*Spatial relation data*
+ + + + +

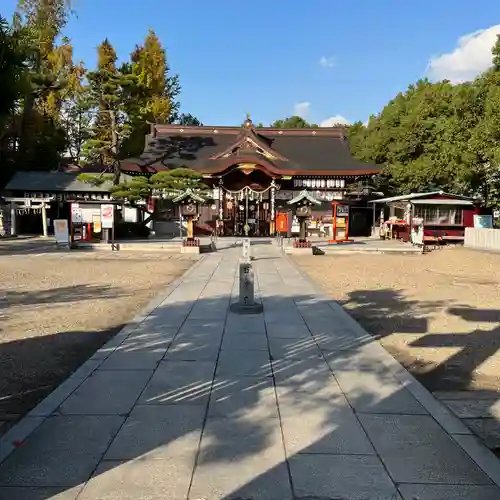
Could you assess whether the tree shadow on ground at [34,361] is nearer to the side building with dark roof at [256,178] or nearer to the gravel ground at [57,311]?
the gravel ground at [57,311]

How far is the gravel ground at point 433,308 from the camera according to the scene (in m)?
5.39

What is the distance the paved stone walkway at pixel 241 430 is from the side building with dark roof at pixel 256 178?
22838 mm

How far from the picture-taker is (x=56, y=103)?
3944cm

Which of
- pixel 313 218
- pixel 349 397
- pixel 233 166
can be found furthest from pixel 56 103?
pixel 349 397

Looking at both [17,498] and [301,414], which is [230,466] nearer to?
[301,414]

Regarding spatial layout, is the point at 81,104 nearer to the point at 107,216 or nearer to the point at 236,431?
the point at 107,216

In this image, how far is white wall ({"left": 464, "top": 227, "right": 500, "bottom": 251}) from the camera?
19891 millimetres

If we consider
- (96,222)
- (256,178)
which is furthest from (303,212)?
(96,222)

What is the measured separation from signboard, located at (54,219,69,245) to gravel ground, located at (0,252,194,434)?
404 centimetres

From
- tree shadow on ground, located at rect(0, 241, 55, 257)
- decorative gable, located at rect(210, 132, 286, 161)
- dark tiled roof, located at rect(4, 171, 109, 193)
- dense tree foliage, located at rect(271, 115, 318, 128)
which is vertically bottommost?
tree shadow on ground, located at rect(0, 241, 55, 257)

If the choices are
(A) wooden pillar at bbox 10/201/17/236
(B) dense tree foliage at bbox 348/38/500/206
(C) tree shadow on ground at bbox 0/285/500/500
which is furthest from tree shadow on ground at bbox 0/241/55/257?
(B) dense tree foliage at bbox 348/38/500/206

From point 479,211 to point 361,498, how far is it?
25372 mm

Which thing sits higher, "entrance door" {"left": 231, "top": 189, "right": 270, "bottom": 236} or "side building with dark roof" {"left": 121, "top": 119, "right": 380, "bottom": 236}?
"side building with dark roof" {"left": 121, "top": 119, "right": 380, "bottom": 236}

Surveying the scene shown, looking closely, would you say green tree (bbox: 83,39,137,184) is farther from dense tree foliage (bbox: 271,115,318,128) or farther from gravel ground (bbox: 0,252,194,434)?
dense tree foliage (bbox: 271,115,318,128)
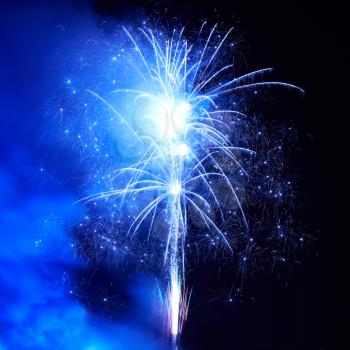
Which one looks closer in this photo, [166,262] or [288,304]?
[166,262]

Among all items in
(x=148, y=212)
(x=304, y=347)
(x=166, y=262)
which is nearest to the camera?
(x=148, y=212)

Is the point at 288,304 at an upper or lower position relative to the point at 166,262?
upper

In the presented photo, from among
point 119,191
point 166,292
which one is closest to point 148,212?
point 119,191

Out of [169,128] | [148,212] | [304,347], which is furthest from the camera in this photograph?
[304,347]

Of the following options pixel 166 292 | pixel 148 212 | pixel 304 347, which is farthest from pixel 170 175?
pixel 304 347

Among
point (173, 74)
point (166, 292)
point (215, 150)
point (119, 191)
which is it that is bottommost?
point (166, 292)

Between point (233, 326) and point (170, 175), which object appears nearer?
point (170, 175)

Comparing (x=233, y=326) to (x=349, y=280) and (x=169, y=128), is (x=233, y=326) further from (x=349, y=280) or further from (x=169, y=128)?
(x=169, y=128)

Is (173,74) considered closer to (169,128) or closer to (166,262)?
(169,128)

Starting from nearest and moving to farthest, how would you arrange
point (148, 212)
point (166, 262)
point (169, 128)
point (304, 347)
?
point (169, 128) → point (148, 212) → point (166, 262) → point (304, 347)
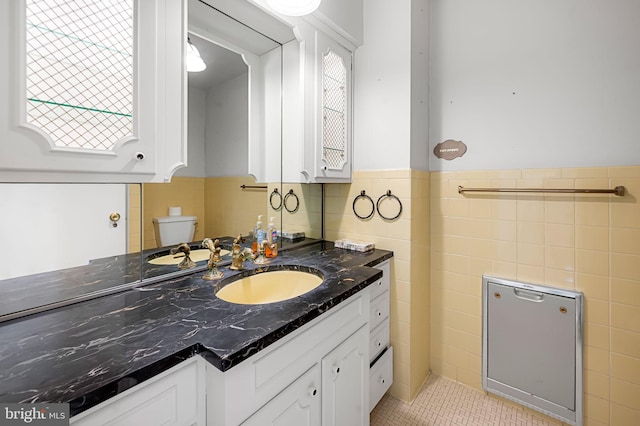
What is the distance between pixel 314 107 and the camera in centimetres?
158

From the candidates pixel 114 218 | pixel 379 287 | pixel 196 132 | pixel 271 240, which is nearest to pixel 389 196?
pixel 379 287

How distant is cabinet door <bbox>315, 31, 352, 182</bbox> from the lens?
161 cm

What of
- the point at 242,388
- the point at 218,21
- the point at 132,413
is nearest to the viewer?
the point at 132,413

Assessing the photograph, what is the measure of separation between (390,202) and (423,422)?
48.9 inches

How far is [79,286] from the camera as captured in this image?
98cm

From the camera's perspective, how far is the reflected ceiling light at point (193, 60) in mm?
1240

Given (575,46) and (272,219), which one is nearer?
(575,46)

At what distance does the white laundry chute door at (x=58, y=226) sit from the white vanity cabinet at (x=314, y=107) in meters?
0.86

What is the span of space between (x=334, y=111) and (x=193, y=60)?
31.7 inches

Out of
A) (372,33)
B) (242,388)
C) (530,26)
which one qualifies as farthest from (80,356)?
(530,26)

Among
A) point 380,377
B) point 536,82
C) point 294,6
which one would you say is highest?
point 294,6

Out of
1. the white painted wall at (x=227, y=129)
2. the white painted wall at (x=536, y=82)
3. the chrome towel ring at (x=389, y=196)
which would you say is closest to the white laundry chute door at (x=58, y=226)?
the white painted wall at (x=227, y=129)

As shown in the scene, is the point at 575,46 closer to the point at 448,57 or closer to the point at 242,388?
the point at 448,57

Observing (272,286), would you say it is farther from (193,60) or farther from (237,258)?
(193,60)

+ + + + +

*Your goal*
Reproduce the lines of the data verbatim, starting with the line that contains "As shown in" and running through the end of the data.

*Output of the task*
As shown in the scene, is the point at 575,46 closer to the point at 448,57 or closer to the point at 242,388?
the point at 448,57

Observing (272,286), would you say it is farther from (193,60) or farther from (237,258)?
(193,60)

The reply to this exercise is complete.